Forcing a fumble isn't a diva move (though doing it two years in a row against the same team, a team that daddied the Falcons for at least a couple decades in the NFC West, is a little fancy), nor was his postgame crediting of Harvey Dahl for being there to scoop that ball up.
Looks like a teammate to me. One of the only times I recall seeing him being corralled by Smith was after he fired back at some Ravens players following a cheap shot on a sliding Matt Ryan. Roddy was furious. His most controversial move ever, revealing a "FREE MIKE VICK" shirt after scoring a touchdown, was, again, in defense of his quarterback.
By comparison, a dustup with Aqib Talib had Buccaneers players cussing the grinning White. He gave Talib the same trollface he served reporters who asked whether he really did push off Josh Wilson on that game-winning touchdown catch. We all like to push buttons.
Meanwhile, the coach questioning that one player's mathematical talents: defensive coordinator Brian VanGorder. The loudest voice in Flowery Branch and the crispest mustache for miles. The best defensive coordinator in Falcons history, and maybe the second-best behind Erk Russell in Georgia Bulldogs history. Part of U.S. Route 29 should be named after him. Whichever part takes the least crap.
His mustache extends beyond the corners of his upper lip, but don't let that touch of recklessness fool you. He sees everything, correcting his players before the offense even breaks huddle and repeatedly eying through cop shades a media member who had a camera by his side during a no-photos walkthrough. Nobody else seemed to notice that camera.
His system is intricate, always among the league leaders in zone blitzes. Blitzing a safety while dropping John Abraham into coverage? Yes, and repeat it until it's perfect. New guy Ray Edwards called Minnesota's scheme "vanilla" by comparison. Again, football people might call it "controlled chaos."
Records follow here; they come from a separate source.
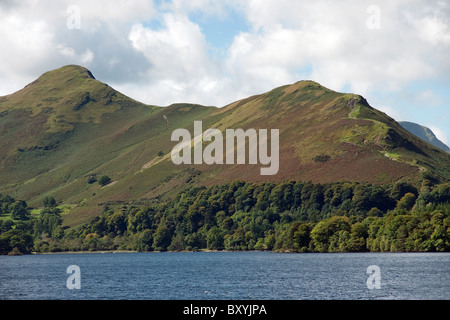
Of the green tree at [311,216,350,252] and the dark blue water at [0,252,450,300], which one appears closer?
the dark blue water at [0,252,450,300]

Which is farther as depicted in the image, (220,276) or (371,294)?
(220,276)

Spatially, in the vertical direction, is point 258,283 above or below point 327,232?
below

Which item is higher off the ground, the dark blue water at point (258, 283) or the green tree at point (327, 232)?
the green tree at point (327, 232)

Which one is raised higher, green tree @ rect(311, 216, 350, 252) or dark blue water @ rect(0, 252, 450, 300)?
green tree @ rect(311, 216, 350, 252)

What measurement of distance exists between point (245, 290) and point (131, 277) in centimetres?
3681

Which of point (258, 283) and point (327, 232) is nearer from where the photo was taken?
point (258, 283)

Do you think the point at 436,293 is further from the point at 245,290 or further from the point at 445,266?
the point at 445,266

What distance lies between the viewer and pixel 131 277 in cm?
12206

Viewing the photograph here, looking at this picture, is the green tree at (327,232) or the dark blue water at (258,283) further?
the green tree at (327,232)
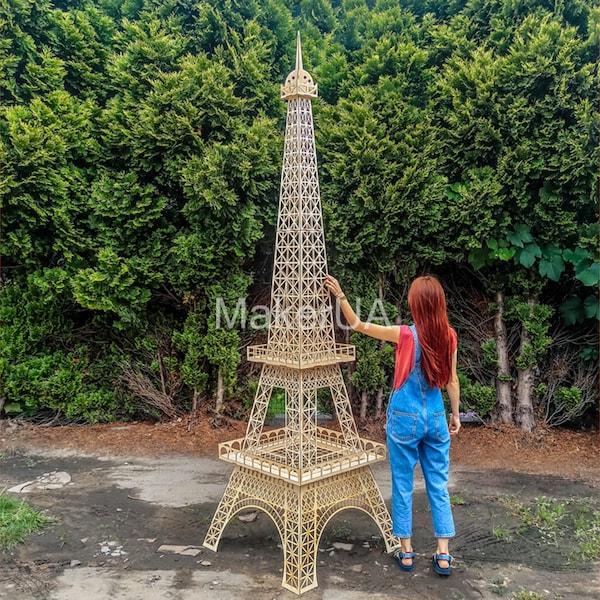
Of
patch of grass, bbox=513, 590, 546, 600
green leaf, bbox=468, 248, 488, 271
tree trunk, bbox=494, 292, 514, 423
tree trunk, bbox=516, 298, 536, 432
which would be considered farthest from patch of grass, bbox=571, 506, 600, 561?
green leaf, bbox=468, 248, 488, 271

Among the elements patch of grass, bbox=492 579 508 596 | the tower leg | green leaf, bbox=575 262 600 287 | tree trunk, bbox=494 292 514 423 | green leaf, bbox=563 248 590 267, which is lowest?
patch of grass, bbox=492 579 508 596

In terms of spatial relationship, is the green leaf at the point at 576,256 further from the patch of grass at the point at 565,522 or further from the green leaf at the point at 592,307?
the patch of grass at the point at 565,522

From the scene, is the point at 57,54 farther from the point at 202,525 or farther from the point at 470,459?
the point at 470,459

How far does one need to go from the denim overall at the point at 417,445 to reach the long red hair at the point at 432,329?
0.22 ft

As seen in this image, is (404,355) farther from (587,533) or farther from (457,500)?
(587,533)

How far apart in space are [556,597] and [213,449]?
16.1ft

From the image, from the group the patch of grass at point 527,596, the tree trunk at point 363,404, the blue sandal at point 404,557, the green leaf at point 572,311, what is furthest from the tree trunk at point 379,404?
the patch of grass at point 527,596

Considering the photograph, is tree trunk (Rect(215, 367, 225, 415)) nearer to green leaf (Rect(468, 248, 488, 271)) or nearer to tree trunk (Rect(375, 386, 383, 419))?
tree trunk (Rect(375, 386, 383, 419))

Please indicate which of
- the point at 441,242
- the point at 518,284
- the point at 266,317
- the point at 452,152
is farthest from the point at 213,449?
the point at 452,152

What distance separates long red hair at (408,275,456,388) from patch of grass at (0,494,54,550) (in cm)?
409

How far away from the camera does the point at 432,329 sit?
3861 millimetres

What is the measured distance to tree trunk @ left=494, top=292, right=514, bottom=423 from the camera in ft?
24.0

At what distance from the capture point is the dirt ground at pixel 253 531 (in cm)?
385

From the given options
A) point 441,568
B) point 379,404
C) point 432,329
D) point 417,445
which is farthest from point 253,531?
point 379,404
When I think Atlanta Falcons, I sort of think of Andre Rison's impression of James Brown, the James Brown, taking a handoff during a 1991 Jerry Glanville practice as MC Hammer shared moves and Scott Case called for a black Georgia Dome field, all of which Glanville would've happily tried in 1977 too. But I sort of think of Thomas Dimitroff's coiled-cobra roster management, Smith's pokerfaced injury reports and Norm Van Brocklin accusing opponents of Communism. It's one part Deion Sanders' Jheri curl, one part Matt Ryan's Airtran commercial. It's Ray Buchanan's Super Bowl guarantee, Ray Buchanan's desperate pass coverage, Ray Buchanan's gospel rap album and Ray Buchanan renting out his house for a banned Nelly video.
There's Roddy White having as much fun as hard work allows while Brian VanGorder gnaws an inattentive defensive back alive before a play's even begun. We wonder what would happen if BVG were asked to coach someone like Deion, whether White would get national attention if the other Pro Bowlers on this roster did too.
The Falcons have a historic identity beyond just the Dimitroff era, and in VanGorder and White it's easy to see strains of the franchise's best elements. In 1998, the Falcons won the NFC by giving the same guy the ball on every play and then dancing about it. How can a team this boring be this fun?